■ **Set task**: Print all entries precisely as they are written.

(Records of spatial reasoning questions)
·····

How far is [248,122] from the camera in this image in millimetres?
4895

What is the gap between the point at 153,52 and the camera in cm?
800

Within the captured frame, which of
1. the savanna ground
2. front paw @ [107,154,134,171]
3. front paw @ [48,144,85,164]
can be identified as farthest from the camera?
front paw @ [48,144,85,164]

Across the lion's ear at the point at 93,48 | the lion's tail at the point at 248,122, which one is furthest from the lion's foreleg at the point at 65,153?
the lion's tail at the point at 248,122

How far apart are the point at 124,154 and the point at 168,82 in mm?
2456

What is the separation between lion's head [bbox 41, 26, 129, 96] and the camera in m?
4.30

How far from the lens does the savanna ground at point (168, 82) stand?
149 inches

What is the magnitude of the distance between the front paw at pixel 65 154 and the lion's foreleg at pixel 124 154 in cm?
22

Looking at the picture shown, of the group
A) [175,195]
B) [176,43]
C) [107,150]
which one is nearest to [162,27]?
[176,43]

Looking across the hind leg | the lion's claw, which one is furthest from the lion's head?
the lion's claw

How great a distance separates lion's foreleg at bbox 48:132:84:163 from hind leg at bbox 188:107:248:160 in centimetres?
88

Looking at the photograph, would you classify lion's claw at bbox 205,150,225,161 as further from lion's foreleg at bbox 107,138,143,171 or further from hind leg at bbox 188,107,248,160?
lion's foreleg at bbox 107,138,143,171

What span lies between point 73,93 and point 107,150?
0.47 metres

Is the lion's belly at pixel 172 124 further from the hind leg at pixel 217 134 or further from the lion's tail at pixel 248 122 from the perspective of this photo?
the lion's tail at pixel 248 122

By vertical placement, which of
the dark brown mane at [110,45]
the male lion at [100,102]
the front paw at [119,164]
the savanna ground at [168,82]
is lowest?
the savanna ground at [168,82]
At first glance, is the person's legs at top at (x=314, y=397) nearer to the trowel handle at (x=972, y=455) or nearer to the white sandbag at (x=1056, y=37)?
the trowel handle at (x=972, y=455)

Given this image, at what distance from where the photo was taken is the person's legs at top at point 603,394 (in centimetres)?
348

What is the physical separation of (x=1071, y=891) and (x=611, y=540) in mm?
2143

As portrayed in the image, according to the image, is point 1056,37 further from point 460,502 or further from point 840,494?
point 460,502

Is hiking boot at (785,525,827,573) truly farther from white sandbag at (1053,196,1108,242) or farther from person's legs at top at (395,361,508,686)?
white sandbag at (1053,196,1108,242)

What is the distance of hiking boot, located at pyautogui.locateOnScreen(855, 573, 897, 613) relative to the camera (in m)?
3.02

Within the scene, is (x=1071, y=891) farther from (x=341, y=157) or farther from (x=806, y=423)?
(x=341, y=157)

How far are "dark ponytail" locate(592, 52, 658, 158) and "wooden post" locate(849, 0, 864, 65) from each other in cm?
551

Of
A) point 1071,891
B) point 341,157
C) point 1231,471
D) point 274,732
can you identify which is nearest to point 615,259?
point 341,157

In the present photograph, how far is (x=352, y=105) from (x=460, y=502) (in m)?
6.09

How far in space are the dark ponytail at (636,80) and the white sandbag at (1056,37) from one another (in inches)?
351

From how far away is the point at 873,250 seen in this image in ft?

·····

■ **Output of the exercise**:
How far is [248,122] from the camera in this image in millimetres?
4895

What is the gap between the point at 153,52 and the camera in cm?
800

Within the captured frame, which of
1. the savanna ground
2. front paw @ [107,154,134,171]
3. front paw @ [48,144,85,164]
can be identified as farthest from the camera?
front paw @ [48,144,85,164]

Across the lion's ear at the point at 93,48 | the lion's tail at the point at 248,122, which one is furthest from the lion's foreleg at the point at 65,153?
the lion's tail at the point at 248,122

How far apart are the point at 124,154 and the point at 168,82 in mm?
2456

What is the separation between lion's head [bbox 41, 26, 129, 96] and the camera in m?
4.30

How far from the lens does the savanna ground at point (168, 82) stand?
149 inches

What is the magnitude of the distance between the front paw at pixel 65 154 and the lion's foreleg at pixel 124 154 in cm?
22

Looking at the picture shown, of the group
A) [175,195]
B) [176,43]
C) [107,150]
which one is nearest to [162,27]?
[176,43]

Looking across the hind leg | the lion's claw, which one is furthest from the lion's head?
the lion's claw

How great a distance separates lion's foreleg at bbox 48:132:84:163 from hind leg at bbox 188:107:248:160 in centimetres?
88

Looking at the photograph, would you classify lion's claw at bbox 205,150,225,161 as further from lion's foreleg at bbox 107,138,143,171 or further from hind leg at bbox 188,107,248,160?
lion's foreleg at bbox 107,138,143,171

What span lies between point 73,93 and point 107,150?
0.47 metres

Is the lion's belly at pixel 172 124 further from the hind leg at pixel 217 134 or further from the lion's tail at pixel 248 122 from the perspective of this photo?
the lion's tail at pixel 248 122

By vertical placement, which of
the dark brown mane at [110,45]
the male lion at [100,102]
the front paw at [119,164]
the savanna ground at [168,82]
is lowest?
the savanna ground at [168,82]
At first glance, is the person's legs at top at (x=314, y=397) nearer to the trowel handle at (x=972, y=455) or nearer to the white sandbag at (x=1056, y=37)?
the trowel handle at (x=972, y=455)

Given this image, at what distance from where the photo was taken is the person's legs at top at point 603,394 (in centimetres)?
348

What is the physical separation of (x=1071, y=891) and (x=611, y=540) in mm?
2143

As portrayed in the image, according to the image, is point 1056,37 further from point 460,502 or further from point 840,494?
point 460,502

Is hiking boot at (785,525,827,573) truly farther from white sandbag at (1053,196,1108,242) or farther from person's legs at top at (395,361,508,686)?
white sandbag at (1053,196,1108,242)

What is the distance of hiking boot, located at pyautogui.locateOnScreen(855, 573, 897, 613) relative to the camera (in m)?
3.02

Within the scene, is (x=1071, y=891) farther from (x=341, y=157) or farther from (x=806, y=423)?
(x=341, y=157)

How far are "dark ponytail" locate(592, 52, 658, 158) and "wooden post" locate(849, 0, 864, 65) from each other in cm?
551

Of
A) point 1071,891
B) point 341,157
C) point 1231,471
D) point 274,732
can you identify which is nearest to point 615,259?
point 341,157

In the present photograph, how far is (x=352, y=105) from (x=460, y=502) (in m)?
6.09

How far in space are the dark ponytail at (636,80) and the white sandbag at (1056,37) from one another (in inches)?
351

From how far away is the point at 873,250 seen in this image in ft?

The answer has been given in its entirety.